* [EXTRACT PROVIDED]:

- Born: Abdul Ali 6 May 1969 (age 56) London, England
- Native name: আলী জ্যাকো
- Other names: Lion-Heart
- Nationality: British
- Height: 5 ft 10 in (1.78 m)
- Weight: 60 kg (130 lb)
- Division: Lightweight
- Style: Shaolin Fist, Wu Shu Kwan, Jujutsu
- Fighting out of: East End of London, England
- Trainer: Eddie Dujon
- Rank: black belt in Kung Fu (Shaolin Fist) black belt in Chinese Boxing (Wu Shu Kwan) 3rd degree black belt in Kickboxing (Jujutsu)
- Years active: 1990–2002

Kickboxing record
- Total: 45
- Wins: 44
- Losses: 1

Other information
- Occupation: Kickboxer, kickboxing promoter, television producer, publisher
- Website: www.alijacko.com

= Ali Jacko =

British former professional kickboxer (born 1969)

Abdul Ali (আব্দুল আলী; born 6 May 1969), better known as his ring name Ali Jacko (আলী জ্যাকো), is a British former professional kickboxer who was two-time world lightweight kickboxing world champion who competed between 1990 and 2002. He is the first ever Bangladeshi to be a world champion in combat sports and the first ever Asian kickboxing world champion. He also ran JKO Productions, which was part of the kickboxing promotion of Sky Sports and Channel 5.

== Early life ==
Ali was born in the East End of London. He is of Bangladeshi descent and lived in Bangladesh for six years. His late father Mohammed Chamak Ali was born in Paigaon, Jawa Bazar, Chhatak in Sylhet District, Bengal Presidency (now Sunamganj, Bangladesh), British India. Ali has three younger brothers and two younger sisters.

Ali attended Sir John Cass Redcoat School. At an early age, he played Junior League football and became the BMX Freestyle Schoolboy champion. From 1987, at the age of 17, he ran his own fashion design and manufacturing business. Ali was inspired to take up kickboxing by a chance meeting on an airplane with Muhammad Ali, despite having a serious heart condition.

==Professional kickboxing career==
In 1986, Ali started training as a kickboxer. On 2 December 1990, he won his first B.I.K.M.A British lightweight kickboxing title. In February 1996, he won the W.M.O European kickboxing title. On 3 October 1999, he won the W.K.N World Inter-Continental Championship. On 26 May 1996, he defeated Frederic Pierre to win the W.K.O World lightweight kickboxing title at The Island in Ilford. In June 2000, Ali took his second World lightweight kickboxing title, this time in the World Kickboxing Network belt.

* [EXTRACTED MATERIAL]:
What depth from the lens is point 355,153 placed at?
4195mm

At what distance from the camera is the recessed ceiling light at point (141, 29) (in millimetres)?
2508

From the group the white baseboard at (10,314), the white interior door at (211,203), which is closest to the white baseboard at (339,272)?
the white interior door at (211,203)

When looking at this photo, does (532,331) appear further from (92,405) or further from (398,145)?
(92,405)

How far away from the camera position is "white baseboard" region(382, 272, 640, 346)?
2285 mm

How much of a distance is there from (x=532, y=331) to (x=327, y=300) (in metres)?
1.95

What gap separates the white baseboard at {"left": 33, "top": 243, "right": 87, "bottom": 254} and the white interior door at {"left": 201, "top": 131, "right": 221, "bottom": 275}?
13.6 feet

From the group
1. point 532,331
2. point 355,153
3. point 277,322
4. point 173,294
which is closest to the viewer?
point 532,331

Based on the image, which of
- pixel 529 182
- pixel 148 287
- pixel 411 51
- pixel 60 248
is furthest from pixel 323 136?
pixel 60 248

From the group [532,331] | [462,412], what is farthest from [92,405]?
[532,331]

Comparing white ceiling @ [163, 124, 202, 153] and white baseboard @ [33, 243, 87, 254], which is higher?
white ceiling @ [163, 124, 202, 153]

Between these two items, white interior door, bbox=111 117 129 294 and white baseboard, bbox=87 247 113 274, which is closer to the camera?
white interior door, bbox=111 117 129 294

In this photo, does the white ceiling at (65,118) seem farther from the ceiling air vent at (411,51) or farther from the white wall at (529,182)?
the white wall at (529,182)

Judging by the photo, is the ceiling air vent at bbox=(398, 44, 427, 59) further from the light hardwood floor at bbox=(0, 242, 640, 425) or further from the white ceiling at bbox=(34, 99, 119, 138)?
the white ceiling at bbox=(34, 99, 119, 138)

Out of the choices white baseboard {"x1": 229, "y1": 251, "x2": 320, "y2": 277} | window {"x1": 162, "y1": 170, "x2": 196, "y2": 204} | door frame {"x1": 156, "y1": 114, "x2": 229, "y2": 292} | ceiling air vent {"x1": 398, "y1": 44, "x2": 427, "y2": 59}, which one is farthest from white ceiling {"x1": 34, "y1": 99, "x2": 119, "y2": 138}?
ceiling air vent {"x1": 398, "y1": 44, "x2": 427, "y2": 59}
==
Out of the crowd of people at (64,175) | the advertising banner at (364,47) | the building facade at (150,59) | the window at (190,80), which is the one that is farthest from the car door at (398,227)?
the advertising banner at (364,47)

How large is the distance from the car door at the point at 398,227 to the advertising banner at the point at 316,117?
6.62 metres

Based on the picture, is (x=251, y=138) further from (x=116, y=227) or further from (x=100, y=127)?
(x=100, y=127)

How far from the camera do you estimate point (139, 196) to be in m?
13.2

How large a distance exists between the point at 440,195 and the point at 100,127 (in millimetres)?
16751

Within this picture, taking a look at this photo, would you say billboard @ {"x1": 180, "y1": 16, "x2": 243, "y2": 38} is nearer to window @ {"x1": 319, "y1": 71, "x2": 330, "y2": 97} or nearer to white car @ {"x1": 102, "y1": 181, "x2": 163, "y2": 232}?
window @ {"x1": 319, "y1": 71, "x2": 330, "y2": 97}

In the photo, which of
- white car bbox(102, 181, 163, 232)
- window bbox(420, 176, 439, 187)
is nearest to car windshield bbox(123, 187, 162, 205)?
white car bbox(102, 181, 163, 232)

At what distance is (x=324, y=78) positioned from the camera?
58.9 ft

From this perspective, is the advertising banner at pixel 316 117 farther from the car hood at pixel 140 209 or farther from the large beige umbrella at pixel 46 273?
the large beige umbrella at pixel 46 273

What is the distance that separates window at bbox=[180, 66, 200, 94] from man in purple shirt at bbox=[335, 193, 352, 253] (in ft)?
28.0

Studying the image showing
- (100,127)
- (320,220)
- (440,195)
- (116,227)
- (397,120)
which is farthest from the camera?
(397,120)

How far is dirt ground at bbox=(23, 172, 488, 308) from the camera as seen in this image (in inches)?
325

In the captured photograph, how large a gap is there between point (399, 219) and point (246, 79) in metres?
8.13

* [ASSIGNED TASK 1]: Translate this sentence from the Ali Jacko article into Spanish: "Ali attended Sir John Cass Redcoat School."
* [ASSIGNED TASK 2]: According to the Ali Jacko article, in what year did Ali start training as a kickboxer?
* [ASSIGNED TASK 3]: Reproduce the part of the Ali Jacko article starting at "- Born: Abdul" and ending at "in (1.78 m)".

* [EXERCISE RESPONSE 1]: Ali asistió a la Sir John Cass Redcoat School.

* [EXERCISE RESPONSE 2]: 1986

* [EXERCISE RESPONSE 3]:
- Born: Abdul Ali 6 May 1969 (age 56) London, England
- Native name: আলী জ্যাকো
- Other names: Lion-Heart
- Nationality: British
- Height: 5 ft 10 in (1.78 m)